■ SET TASKS ■
1. Answer these questions from the broadband privacy passage, one line each:
(a) What kind of exemption does CDT argue is necessary?
(b) Users in which two countries does the passage say could attest to the chilling effect of fear about private activity being accessed?
(c) What does the passage call internet access providers?
2. Turn the paragraph of the broadband privacy passage that opens "While the proposed rule permits" into a short bulleted list that keeps its main facts.

While the proposed rule permits sharing customer data for network management purposes without opt-in consent, it does not provide security researchers with sufficient access to CPNI and PII in order to protect customers’ safety and security online. CDT argues that a narrow exemption for researchers to access CPNI and PII without customer approval is necessary to keep the Internet in good health. Such an exemption could be narrowly crafted to limit the amount of sensitive data accessed by researchers and requiring researchers to protect research data, ensuring that broader consumer privacy rationales are not undermined. We think it’s important for the FCC to provide an explicit security research exception to send a clear signal that protecting our broadband network infrastructure and applications is valuable and should continue in the future.
If the internet is to remain a platform for users to freely communicate, associate, and exchange knowledge, opinions, and ideas, then their connection to the internet must be stable and secure. The constant discomfort or fear of having our private browsing and communications activities accessed without permission, or lost to malicious actors in data breaches, can exert a powerful chill on our ability to use the internet to its fullest effect – as internet users in Iran or China would attest.
With carefully delineated rules for access, use, and data breaches, we believe that the FCC can properly regulate the data practices of internet access providers – the gatekeepers of the internet – in line with First Amendment values and global free expression norms.

■ ENTRIES PROVIDED ■

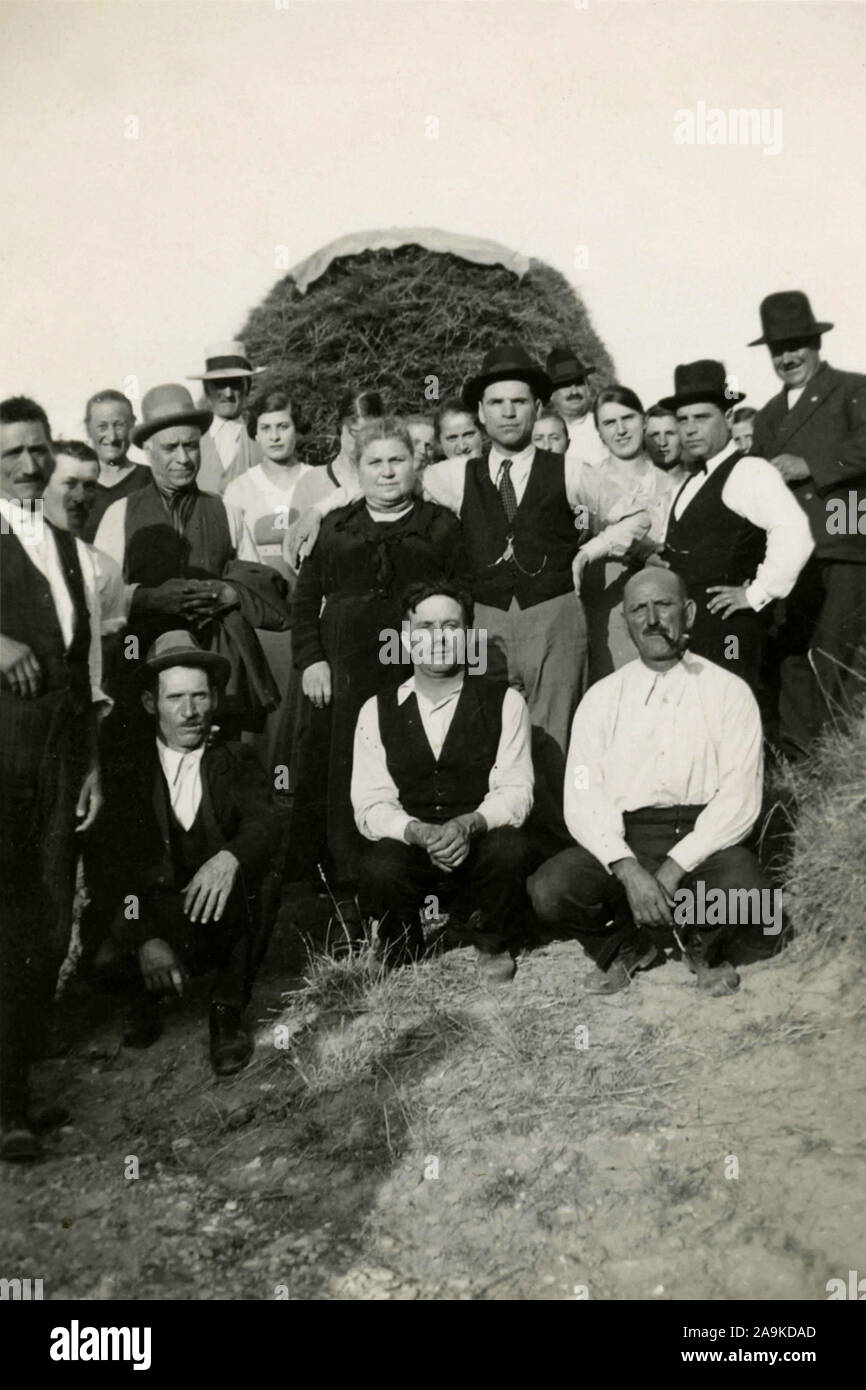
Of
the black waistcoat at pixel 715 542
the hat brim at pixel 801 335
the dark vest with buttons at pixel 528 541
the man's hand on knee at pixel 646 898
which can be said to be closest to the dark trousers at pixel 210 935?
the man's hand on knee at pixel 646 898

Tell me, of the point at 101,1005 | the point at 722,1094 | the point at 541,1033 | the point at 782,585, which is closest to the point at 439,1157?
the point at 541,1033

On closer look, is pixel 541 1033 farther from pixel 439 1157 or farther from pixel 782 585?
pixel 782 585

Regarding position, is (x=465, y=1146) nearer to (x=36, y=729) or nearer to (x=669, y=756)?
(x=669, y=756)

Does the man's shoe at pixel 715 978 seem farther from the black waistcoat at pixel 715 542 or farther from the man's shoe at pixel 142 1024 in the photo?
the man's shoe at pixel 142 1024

...

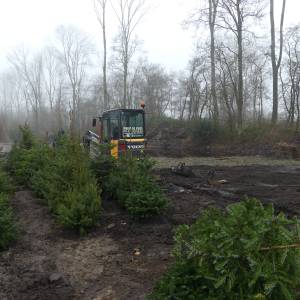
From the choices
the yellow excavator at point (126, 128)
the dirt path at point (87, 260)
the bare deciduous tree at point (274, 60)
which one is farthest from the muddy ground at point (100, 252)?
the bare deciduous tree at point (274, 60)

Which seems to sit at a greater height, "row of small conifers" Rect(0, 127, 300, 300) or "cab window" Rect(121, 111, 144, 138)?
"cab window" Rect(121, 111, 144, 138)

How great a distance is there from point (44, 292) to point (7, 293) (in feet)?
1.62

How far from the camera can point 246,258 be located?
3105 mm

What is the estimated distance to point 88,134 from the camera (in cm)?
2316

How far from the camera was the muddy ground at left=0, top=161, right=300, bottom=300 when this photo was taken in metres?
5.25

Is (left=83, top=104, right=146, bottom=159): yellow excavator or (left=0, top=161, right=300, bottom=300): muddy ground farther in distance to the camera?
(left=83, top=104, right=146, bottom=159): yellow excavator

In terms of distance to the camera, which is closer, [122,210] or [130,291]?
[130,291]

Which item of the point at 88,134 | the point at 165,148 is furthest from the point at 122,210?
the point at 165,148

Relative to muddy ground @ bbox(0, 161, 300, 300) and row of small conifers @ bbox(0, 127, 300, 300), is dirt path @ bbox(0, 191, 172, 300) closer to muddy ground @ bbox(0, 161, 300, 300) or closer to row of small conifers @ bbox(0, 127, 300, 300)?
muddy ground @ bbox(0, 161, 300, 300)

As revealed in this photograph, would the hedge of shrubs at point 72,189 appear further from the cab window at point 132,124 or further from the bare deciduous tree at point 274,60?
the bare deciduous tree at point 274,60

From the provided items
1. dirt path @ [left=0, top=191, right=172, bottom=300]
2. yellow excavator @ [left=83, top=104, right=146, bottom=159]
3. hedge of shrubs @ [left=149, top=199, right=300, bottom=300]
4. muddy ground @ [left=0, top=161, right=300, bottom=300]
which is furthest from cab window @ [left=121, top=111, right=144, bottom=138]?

■ TASK-BY-TASK SOLUTIONS ■
1.
(a) A narrow exemption that lets researchers access CPNI and PII without customer approval.
(b) Iran and China.
(c) The gatekeepers of the internet.

2.
- The proposed rule allows customer data to be shared for network management without opt-in consent. It does not give security researchers enough access to CPNI and PII to protect customers' safety and security online.
- CDT argues that a narrow exemption letting researchers access CPNI and PII without customer approval is needed to keep the Internet in good health.
- Such an exemption could limit how much sensitive data researchers access and require them to protect research data, so broader consumer privacy rationales are not undermined.
- An explicit FCC security research exception is important because it would signal that protecting broadband network infrastructure and applications is valuable and should continue.